On the other hand, such a minimum viable prover is not equipped to prove an arbitrary statement in first-order logic. In particular, proving first-order goals with (universal) quantifiers is not supported in the current implementation of Meringue. First-order goals and terms with quantifiers do appear in other IMO categories, including algebra and number theory. At the very least, a roadmap is needed for fully supporting first-order logic.

Backward-chaining provers are naturally equipped with the appropriate semantics of first-order unification, and so can prove first-order goals with quantifiers. So, one possible future generalization to other domains may be a hybrid approach that combines features of forward- and backward-chaining. It is also possible to design forward-chaining alone with first-order unification, though such a design would need higher-order deduction rules.
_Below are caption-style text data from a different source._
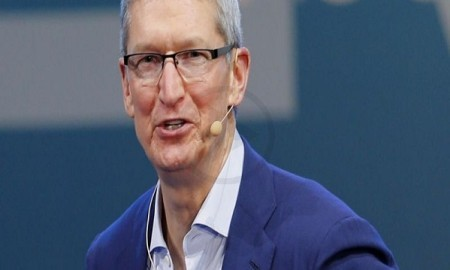 Apple CEO Tim Cook Comes Back On Mad Money For Part Two Of His Interview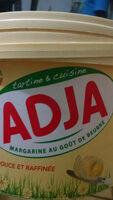 ADJA - Product - fr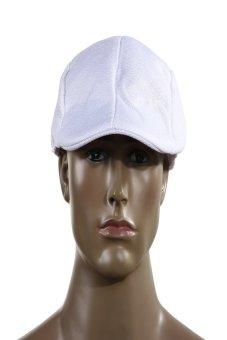 HKS Mens Vintage Flat Cap Peaked Racing Hat Beret Country Golf Newsboy(White) - intl
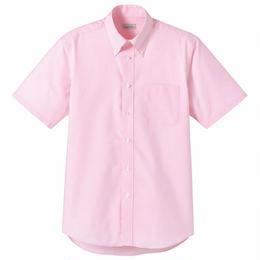 【Natural Smaile】CASUAL SHIRT(Pink)/オックスフォード半袖(ピンク)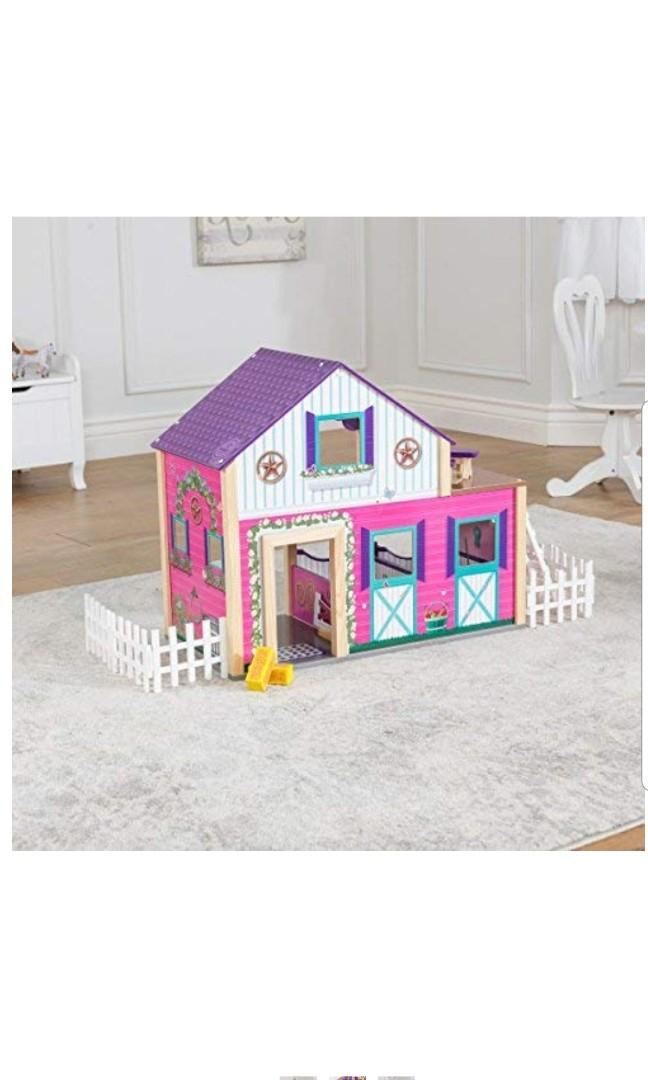 "KidKraft Deluxe Horse Pony Barn Animal Farm Dollhouse Doll House Stable Play Set, Multicolor, 24"" x 11.8"" x 20.6"""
Another approach would involve the translation of first-order goals and terms into logically equivalent propositional goals via quotation and unquotation [Q81]. In fact, we have successfully performed small scale experiments on finding proofs of abstract algebra problems using a simple implementation of the quotation-based approach.

There are other domains, including combinatorics, which will need extensions to the logical language in order to be effectively formalized. The relevant extensions are likely to include imperative effects and first-class logical contexts.

Going beyond the design of the logical framework, there are also extra-logical aspects of problem-solving that will need to be addressed. For example, plugging in small constants or guessing solutions are common techniques that do not seem strictly “logical” but are more “heuristic,” yet are also likely to be necessary to efficiently solve problems within a time limit.

Closely related to the synthesis of logical and heuristic methods is the very broad notion of “learned reasoning,” of which LLMs are the most representative example today. We expect fusions of LLMs with solvers to be a very promising direction.

Automated construction of libraries



Could the construction of formal libraries for provers (in general domains) also be scaled up?

The near term answer is to directly use existing LLMs, or LLM-based systems, to perform the task of distilling formal relations, rules, assumptions, and goals from mathematical texts; this is the auto-formalization approach.

An earlier note described an exact parser from natural language math into logical forms. Unlike pretrained LLMs, which trade greater recall on many tasks and domains for lesser (though still impressive) precision, a parser chooses a narrower recall for greater precision on its domain of validity. The parser as described earlier can narrowly translate natural language statements of geometry problems into a logical form syntax capable of expressing propositional assumptions and proof goals.

Might such a parsing approach scale? As the original parser was handwritten, a natural next step could be to instead apply an LLM-based system to improve the parser in a process analogous to the dataset-based, test-driven-development followed by the human author. Whether one might expect such an approach to work depends on one’s view of LLM capabilities and scaling laws.

Acknowledgments



This note is the author’s attempt to answer questions posed during discussions with David Shin.

References



[Q81] Willard Van Orman Quine. Mathematical Logic (1981).